In the Morning.


The absence of light does many strange things to people and places.  For one, it makes scaling mountains via winding roads more intimidating than it really is.  Under the cloak of night, before reaching the peak, there are no stars to use as guidance, and your headlights are barely bright enough to help you see five meters ahead.  There are no railings on either side, only a sharp plummet to the bottom hidden under a canopy of greyed leaves.  You climb another couple thousand feet and still no signs of stars, light, or life.  An endless road traveled in a light-lacking night can change a person, even if it's not something permanent.  I remember accepting death and being well aware that my heart would probably stop from the rush of adrenaline before my head collapsed against the windshield, should we lose footing on the road and dive down, down down.  But I also remember feeling especially fearful that we'd never stop falling, that we'd only be engulfed by this opposite-of-light monster and it was ironically so claustrophobic.
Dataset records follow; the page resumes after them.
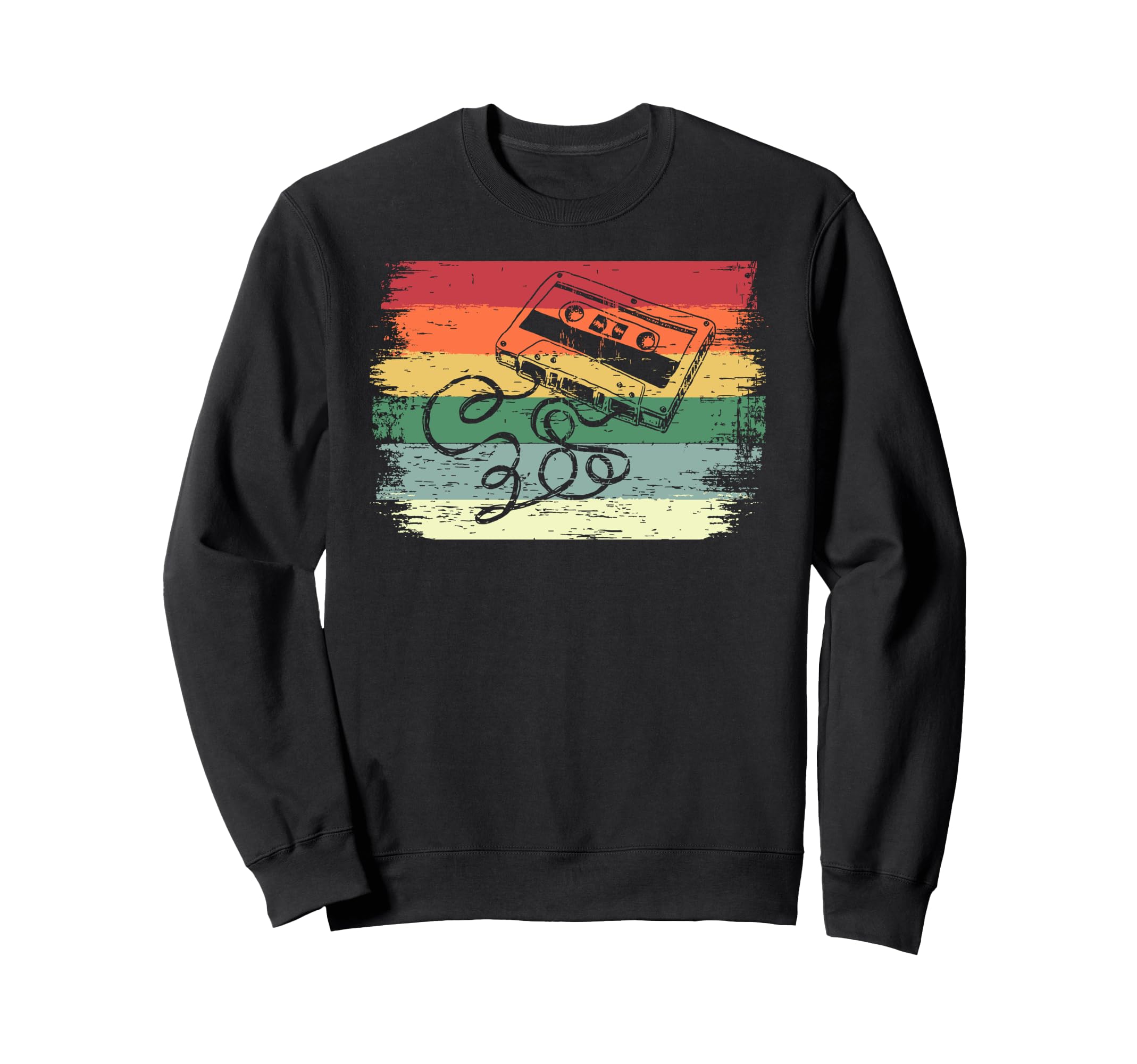 Cassette Tape 80S 90S Music Lover Sweatshirt - Unique Graphic for Adults - T-Shirt, Sweatshirt, Hoodie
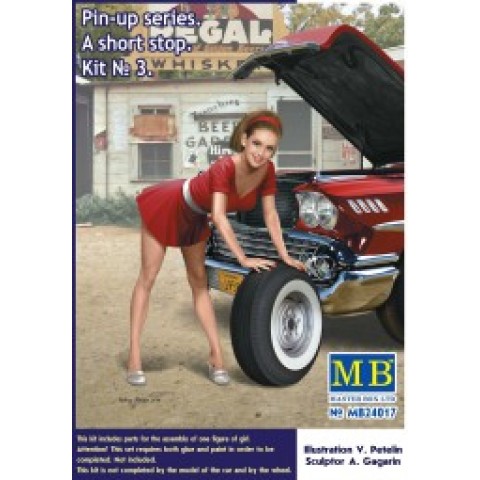 Pin-up series. "A short stop". Kit No. 3 -MB24017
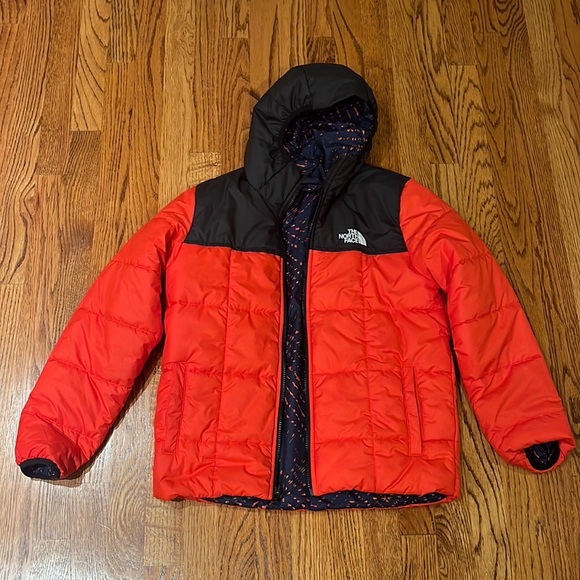 The North Face Blue Orange and Black Puffer Size L (14/16) - Picture 1 of 5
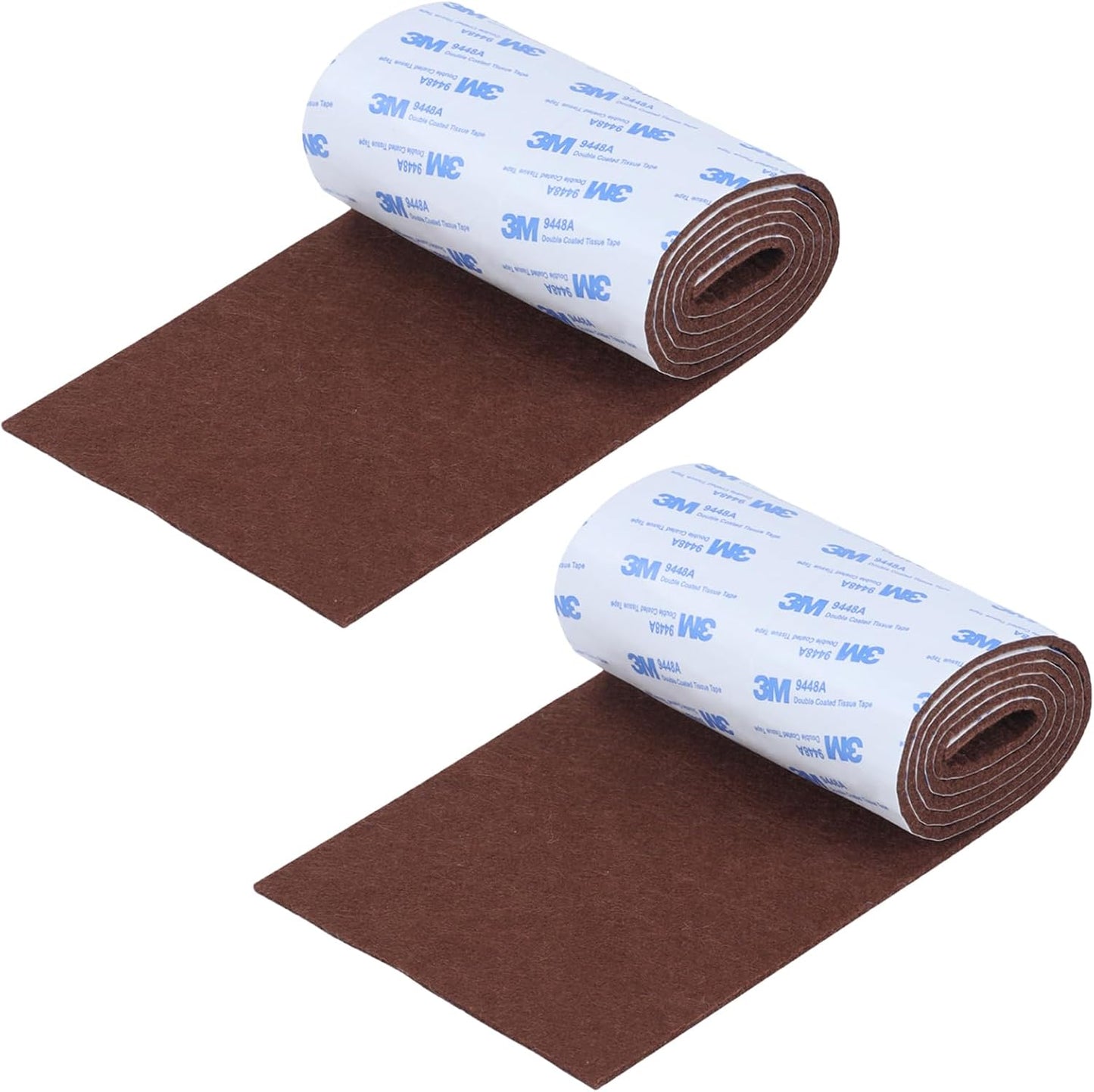Felt Furniture Pads, 40 x 5 x 0.12 Inch Felt Strips | Non Slip Self Adhesive Cuttable Heavy Duty Felt Tape for Protecting Hardwood Floors Chair Wall Protector, Black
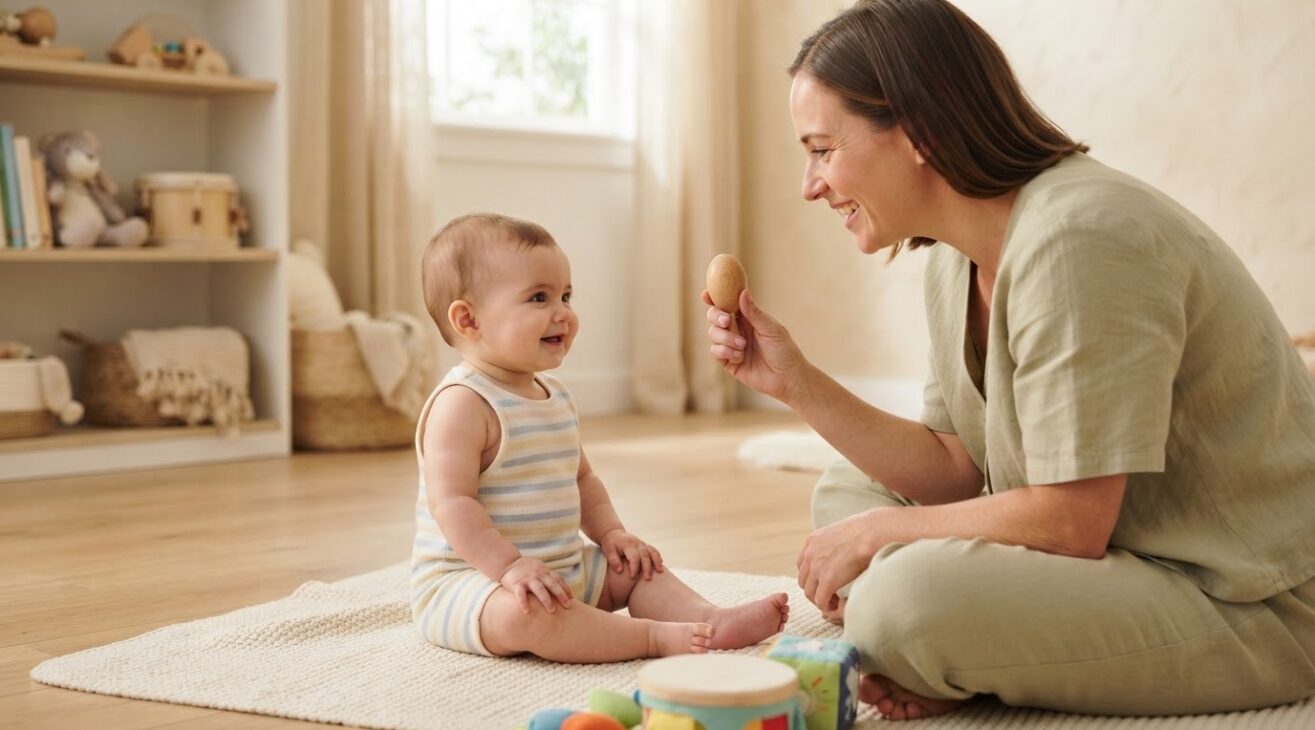 Music & Movement Activity: Listening & Sound Awareness for Babies 10–11 Months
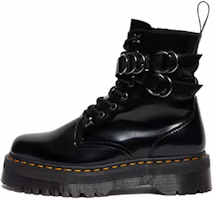 Dr. Martens Jadon Hardware Leather Platform Boots Black 26666001 Dr. Martens Jadon Hardware Leather Platform Boots Black 26666001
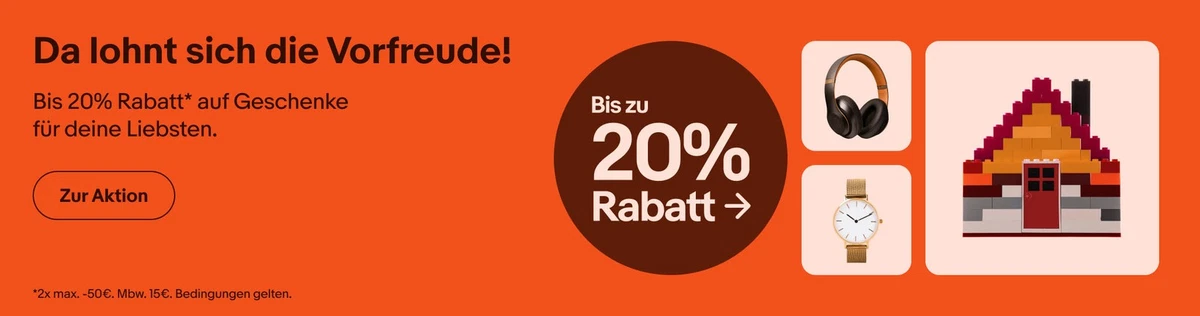 Geschenke shoppen: bis -20%.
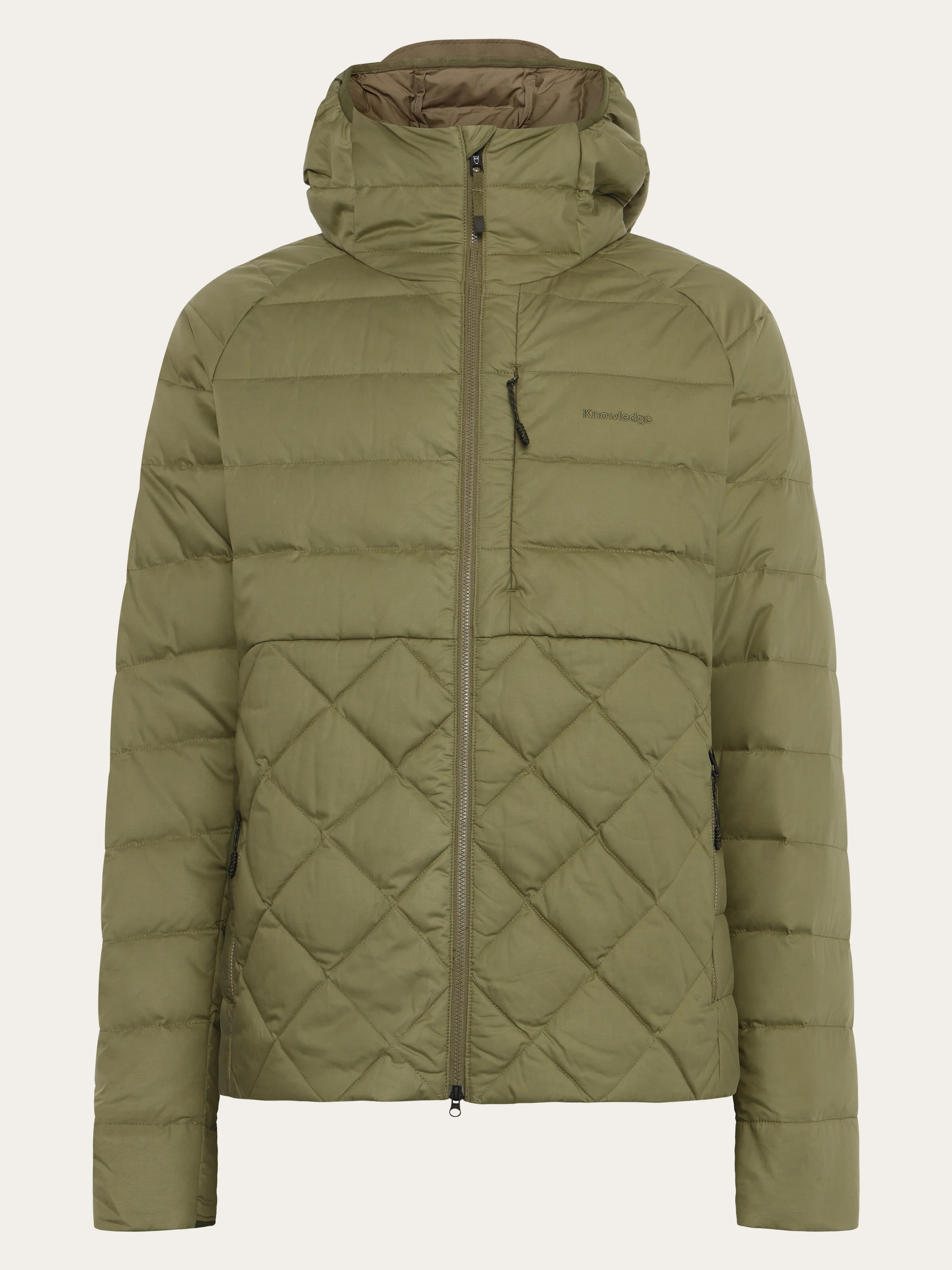 Vent Ripstop 90 Re:Down insulated hood jacket - Burned Olive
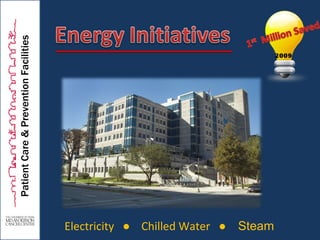 Patient Care & Prevention Facilities Electricity  ●   Chilled Water  ●   Steam 2009 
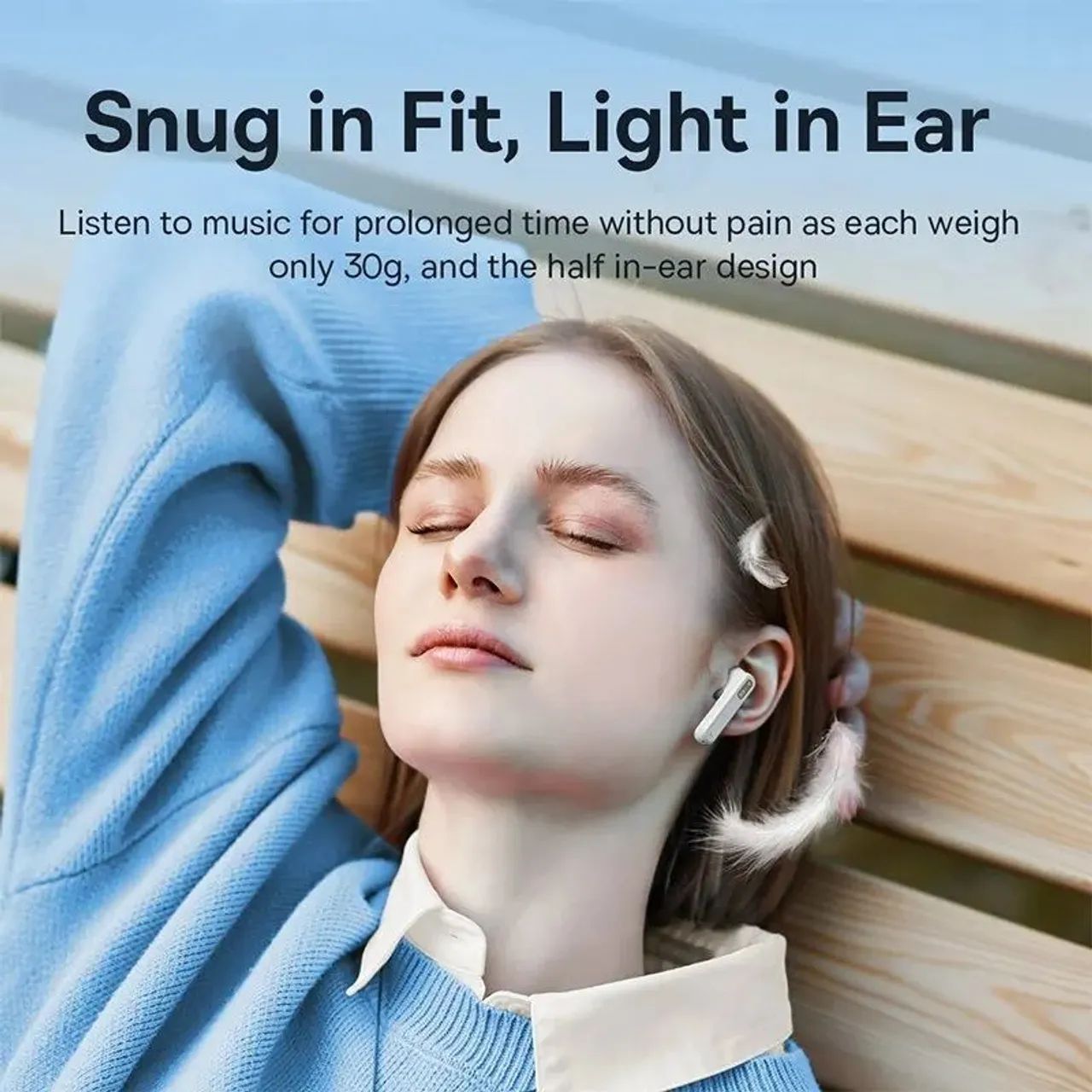 Fones de Ouvido Bluetooth Baseus E16 TWS IPX4 - Foto 2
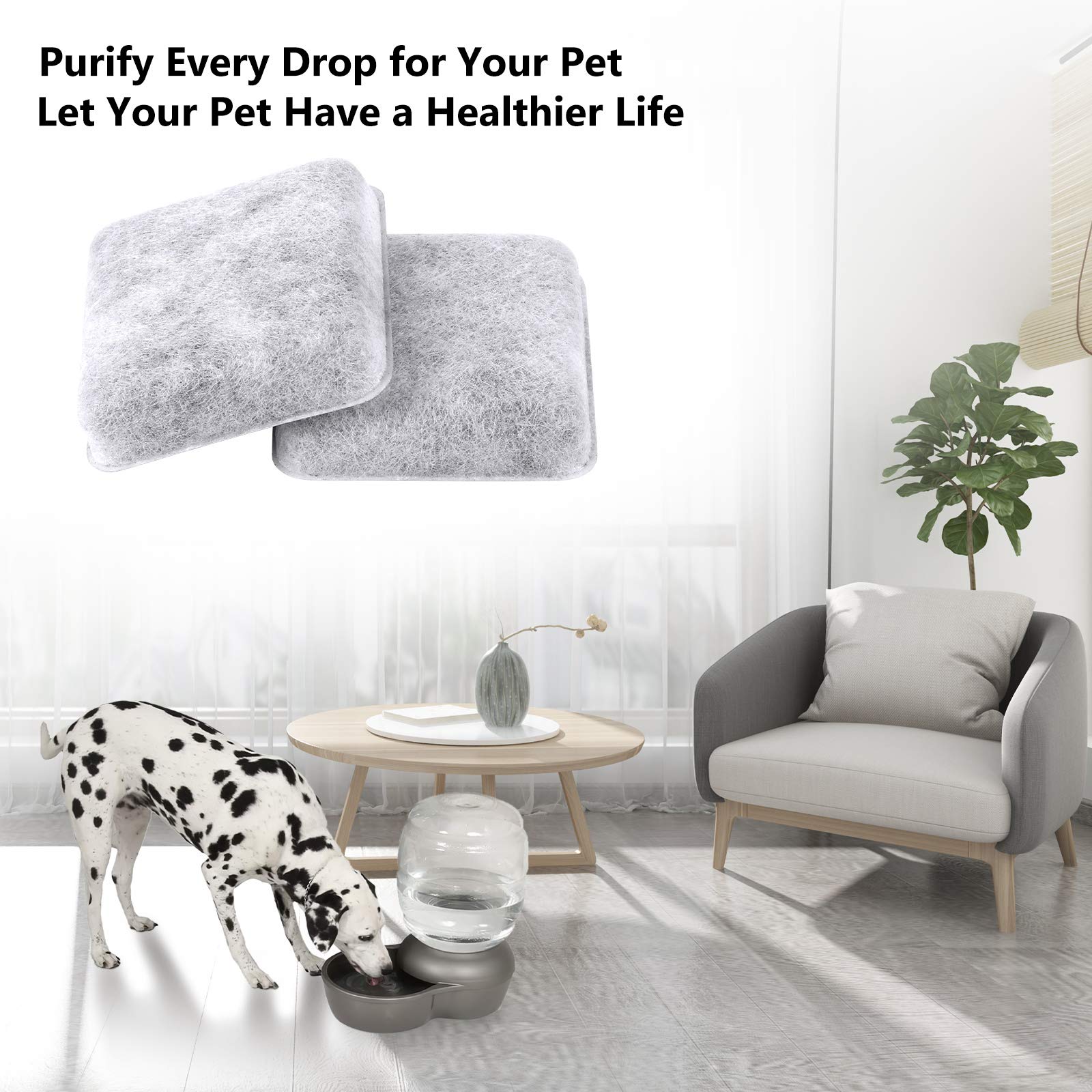 Filtro de Agua MyfatBOSS Compatible con Petmate Replendish Mason Automático para Gatos y Perros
Finally, though, at 6000 feet, we reached or destination.  In the dark, I blindly set up camp, though making sure to pitch my tent in the middle of everyone else's just for safe measures, and hopped into my sleeping bag.  I made sure the rain fly was detached - there were probably thirty billion stars in the sky that night, enough to have sensibly weighed down our entire universe if gravity existed in space, and I wanted to be blanketed by all of them.  I think I fell asleep at around 5am that morning.  At 6am, almost exactly, the sun crept into the sky and literally, before my eyes, the entire scene I had imagined during the night changed.  We had unknowingly set up camp in a small clearing of pine trees; the tents were huddled in the middle with the trees hugging us in a 360-degree circle.  I walked half a mile to get used to my surroundings.  This place was beautiful.  It was beyond what I had fathomed.  I remember feeling anxious: I wanted everyone to wake up and see what we had stumbled upon.  And I wanted them to be as much in love with this place as I already was.

But I always think that the best way to know God is to love many things.